▶ **MATERIAL FOR THE TASK**
□ □ □ □

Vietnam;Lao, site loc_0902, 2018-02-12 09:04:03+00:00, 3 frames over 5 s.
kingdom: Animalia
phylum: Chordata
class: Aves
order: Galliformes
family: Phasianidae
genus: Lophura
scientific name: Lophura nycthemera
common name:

□ □ □ □

▶ **GOAL OF THE EXERCISE**
Transcribe the line that contains "order: Galliformes" exactly, then each line after it through the end of the material. Nothing else belongs in the output.

▶ **SOLUTION FOR THIS PROBLEM**
order: Galliformes
family: Phasianidae
genus: Lophura
scientific name: Lophura nycthemera
common name:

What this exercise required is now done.